[Assigned task] Retype, exactly as written, every line from the one containing "fritillaria-stenanthera-kockasliliom" through the last line of the records below, both included; skip the pictures.

[Extracted entries]

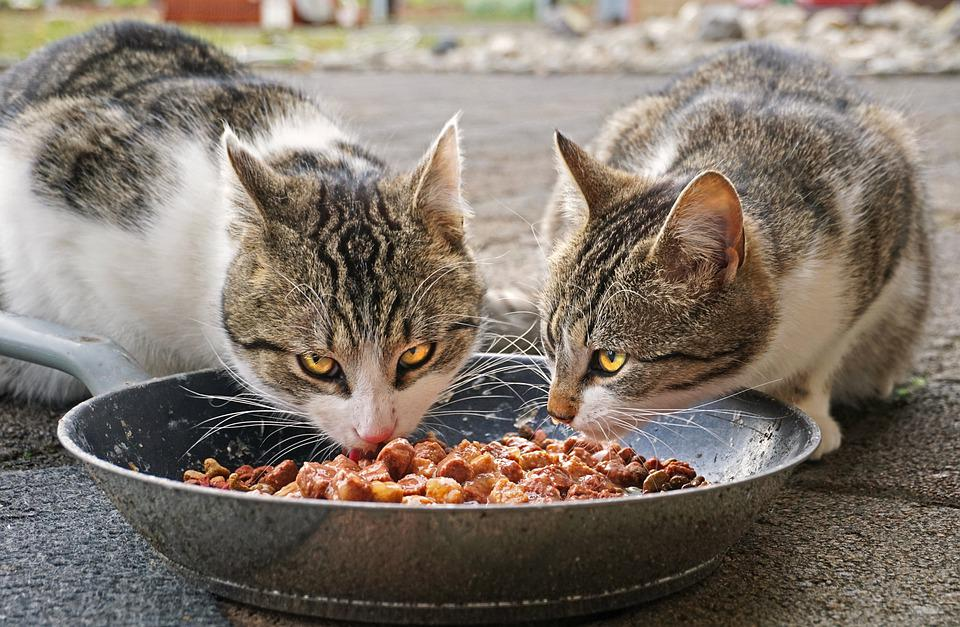 Cats, Eating, Food, Cat Food, Street Cats, Sweet, Fur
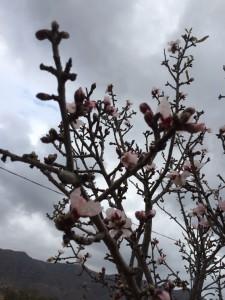 Die Obstbäume fangen an zu blühen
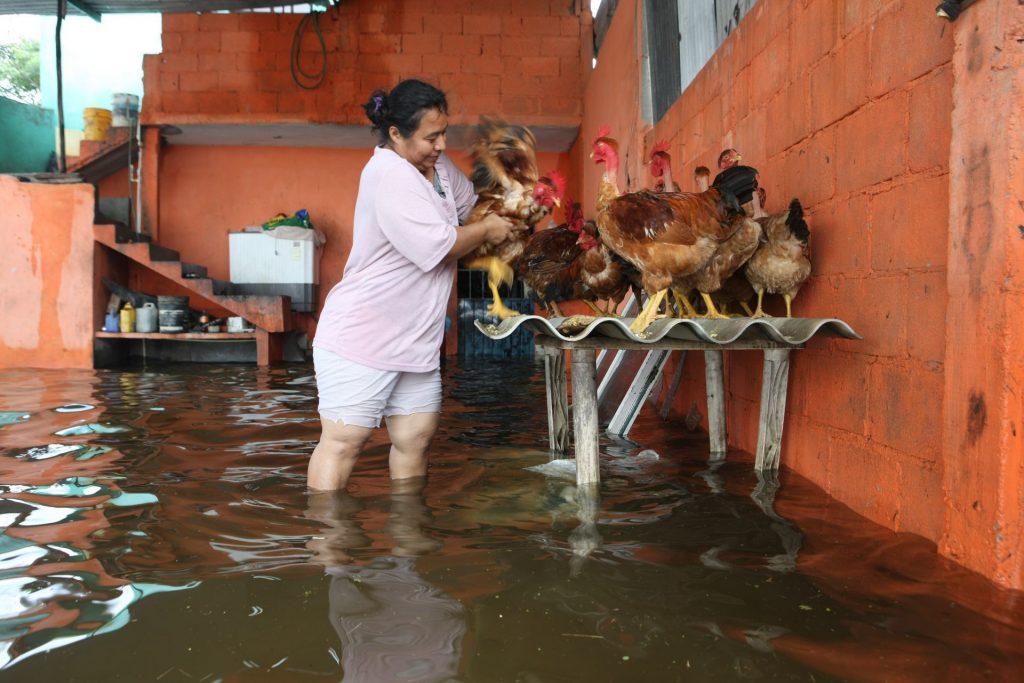 La gente rescata a sus animales en Tabasco. Foto: Carlos Canabal Obrador | Cuartoscuro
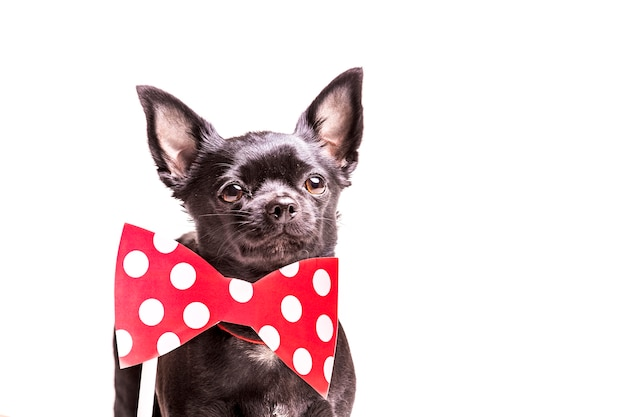 Primo piano di un cane di boston terrier con cravatta a farfalla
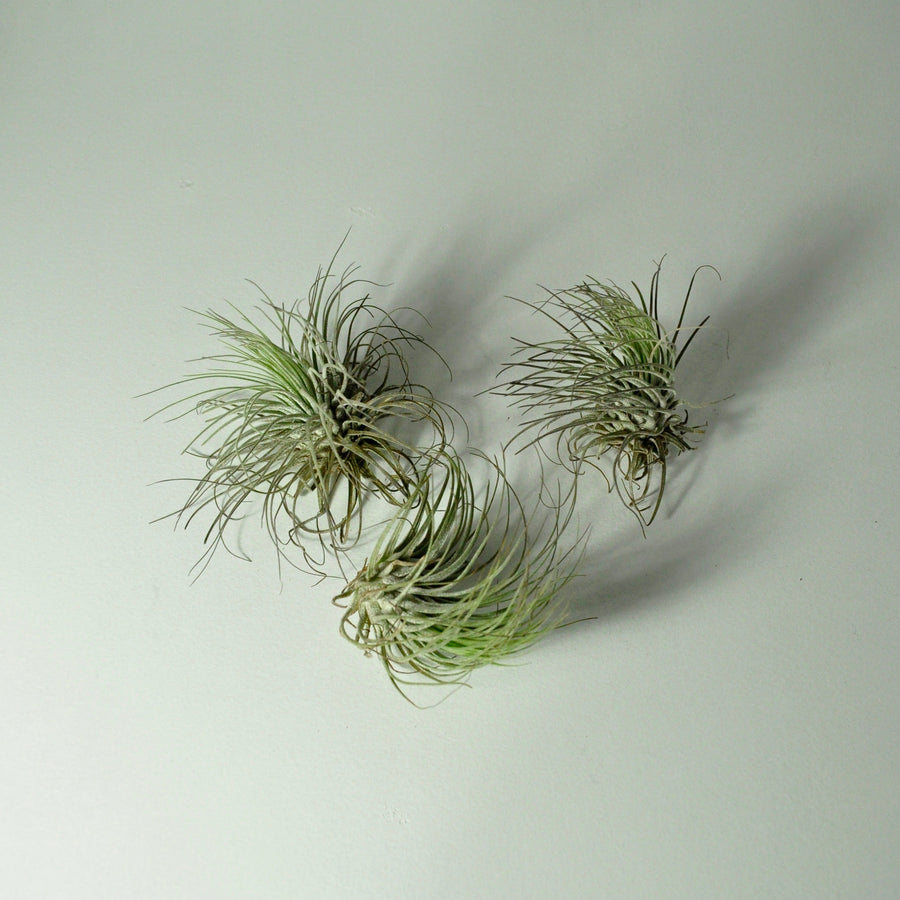air plants oaxacana tillandsia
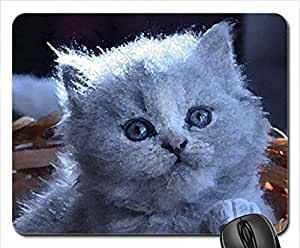 Cute grey kitty in basket Mouse Pad, Mousepad (Cats Mouse Pad, 10.2 x 8.3 x 0.12 inches)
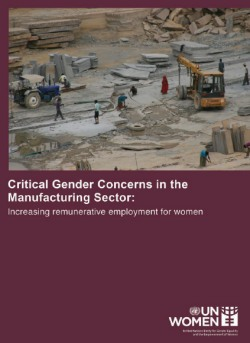 Critical Gender Concerns in the Manufacturing Sector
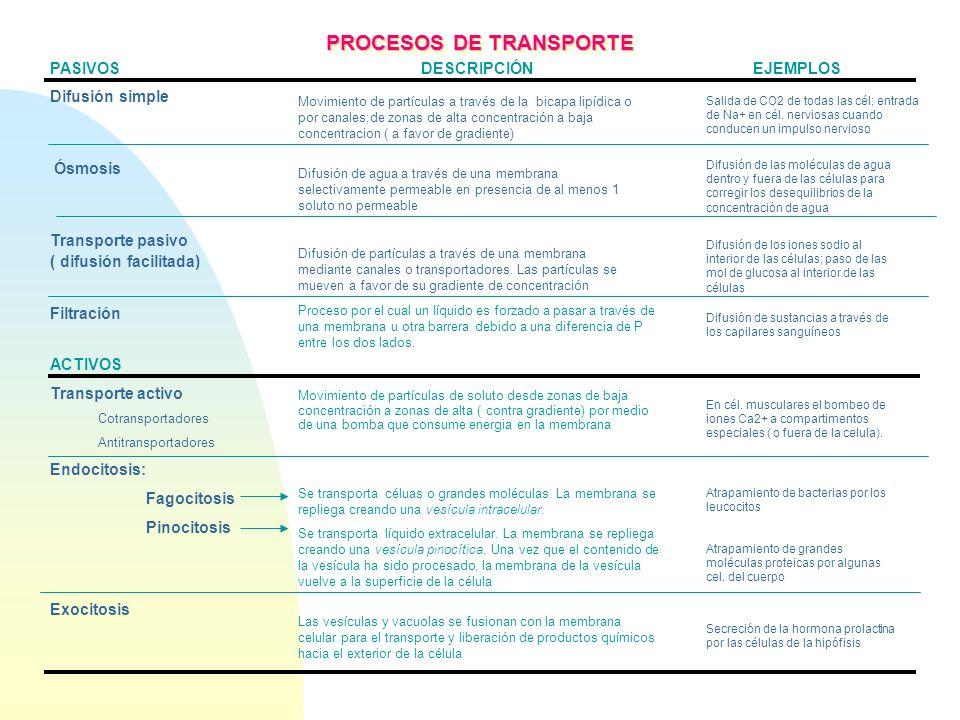 PASIVOS DESCRIPCIÓN EJEMPLOS Difusión simple Ósmosis Transporte pasivo ( difusión facilitada) Filtración ACTIVOS Transporte activo Cotransportadores A
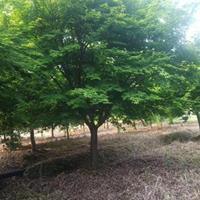 雞爪槭/紅楓/垂絲海棠/紅豆杉/櫻花批發及報價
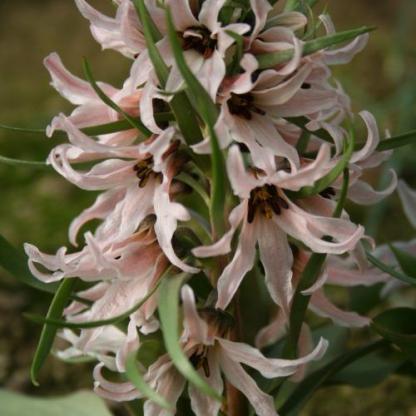 fritillaria-stenanthera-kockasliliom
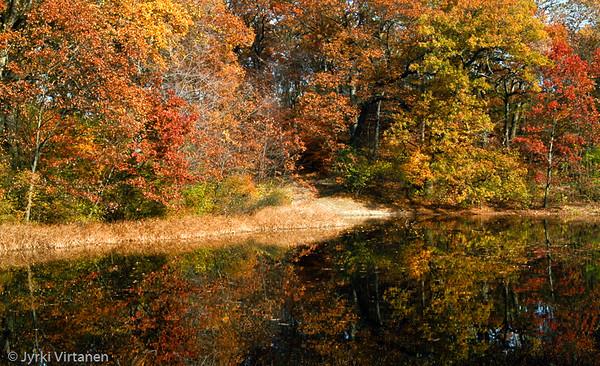 Wards Pond Foliage, Jamaica Plain - Boston, MA, USA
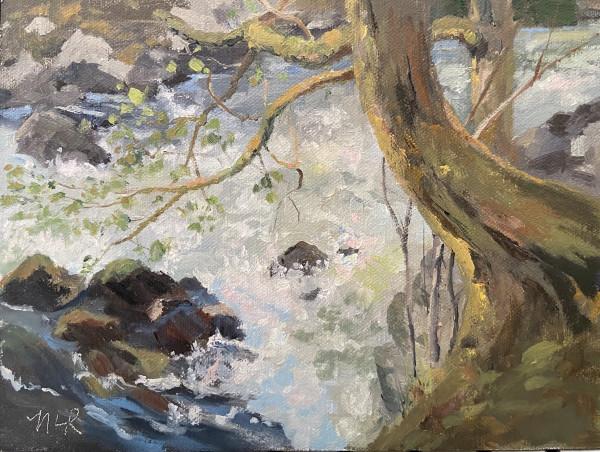 Tumwater Falls Park by Nancy Romanovsky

[Task solution]
 fritillaria-stenanthera-kockasliliom
 Wards Pond Foliage, Jamaica Plain - Boston, MA, USA
 Tumwater Falls Park by Nancy Romanovsky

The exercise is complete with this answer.